## Work to be completed
Exact copy, no pictures: set down the lines from the one holding "United States, site archbold_FL-05." through the final line of the records below.

## Material for this task
──────────
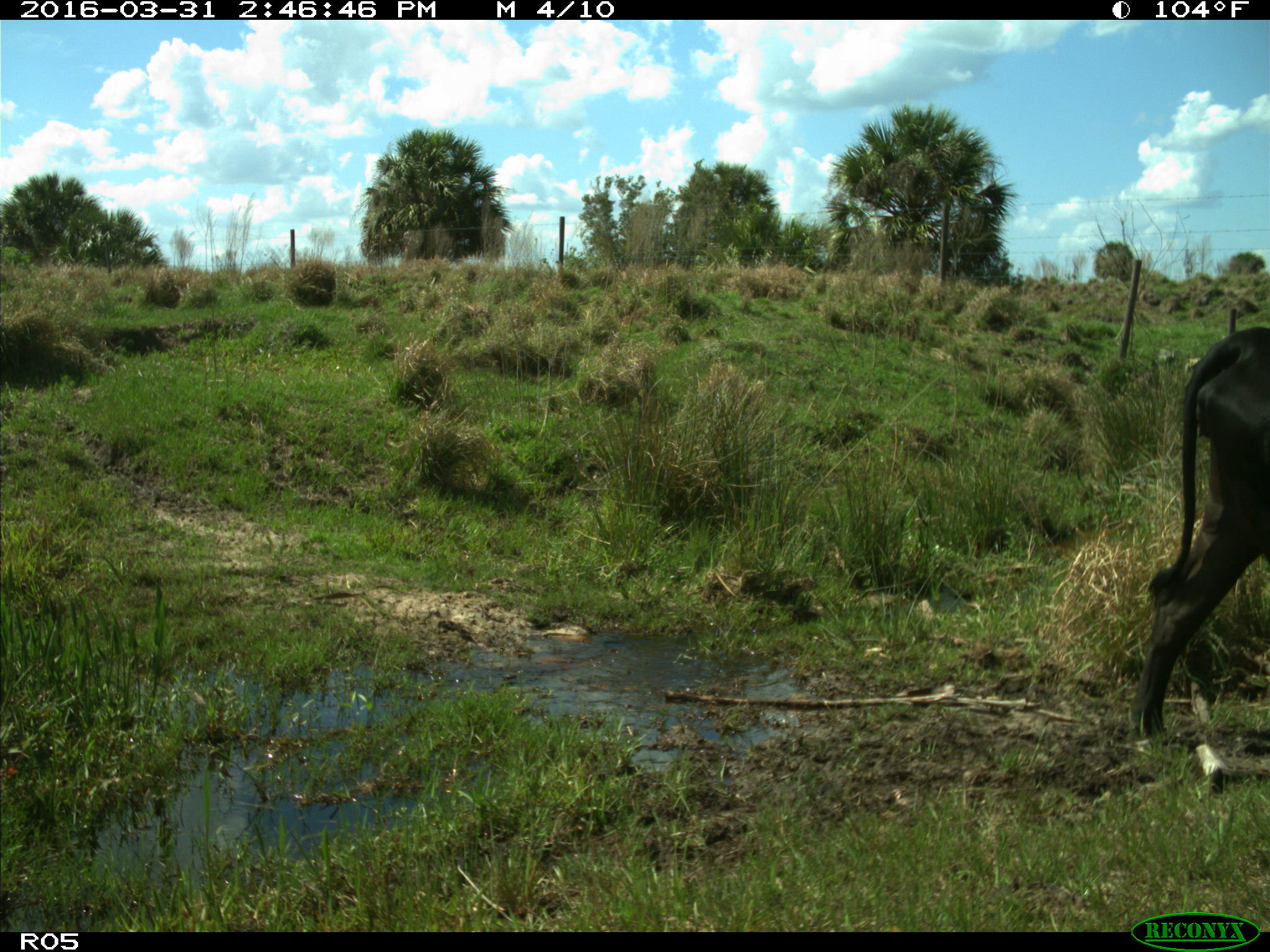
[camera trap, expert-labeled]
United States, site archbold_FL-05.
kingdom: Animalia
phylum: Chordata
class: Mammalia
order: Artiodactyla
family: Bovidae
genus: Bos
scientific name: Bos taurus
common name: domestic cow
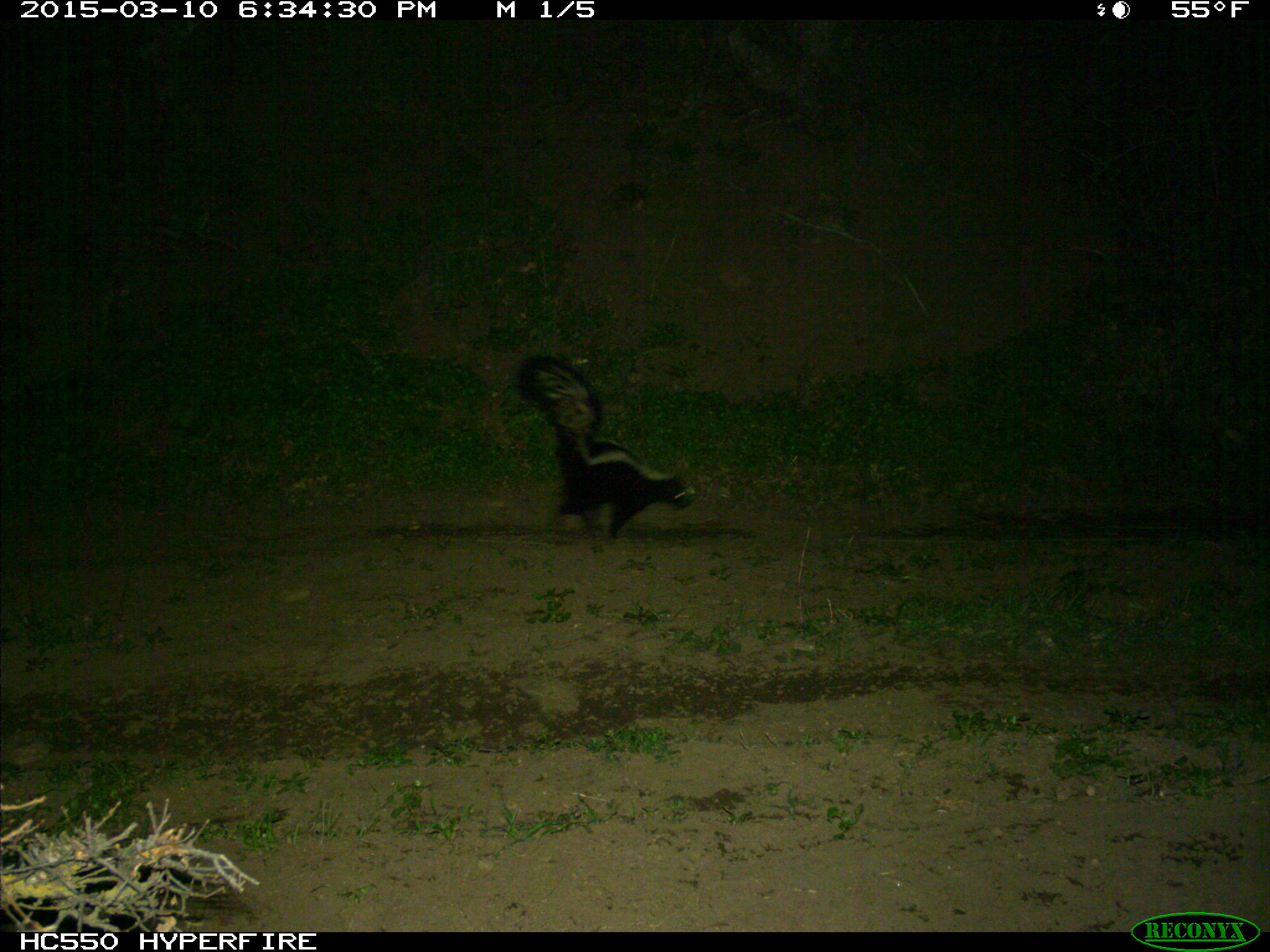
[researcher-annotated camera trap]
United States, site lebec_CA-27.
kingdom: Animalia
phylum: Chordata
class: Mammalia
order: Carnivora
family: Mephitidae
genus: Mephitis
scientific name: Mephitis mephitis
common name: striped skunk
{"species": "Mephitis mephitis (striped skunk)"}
──────────
## Problem solution
United States, site archbold_FL-05.
kingdom: Animalia
phylum: Chordata
class: Mammalia
order: Artiodactyla
family: Bovidae
genus: Bos
scientific name: Bos taurus
common name: domestic cow
[researcher-annotated camera trap]
United States, site lebec_CA-27.
kingdom: Animalia
phylum: Chordata
class: Mammalia
order: Carnivora
family: Mephitidae
genus: Mephitis
scientific name: Mephitis mephitis
common name: striped skunk
{"species": "Mephitis mephitis (striped skunk)"}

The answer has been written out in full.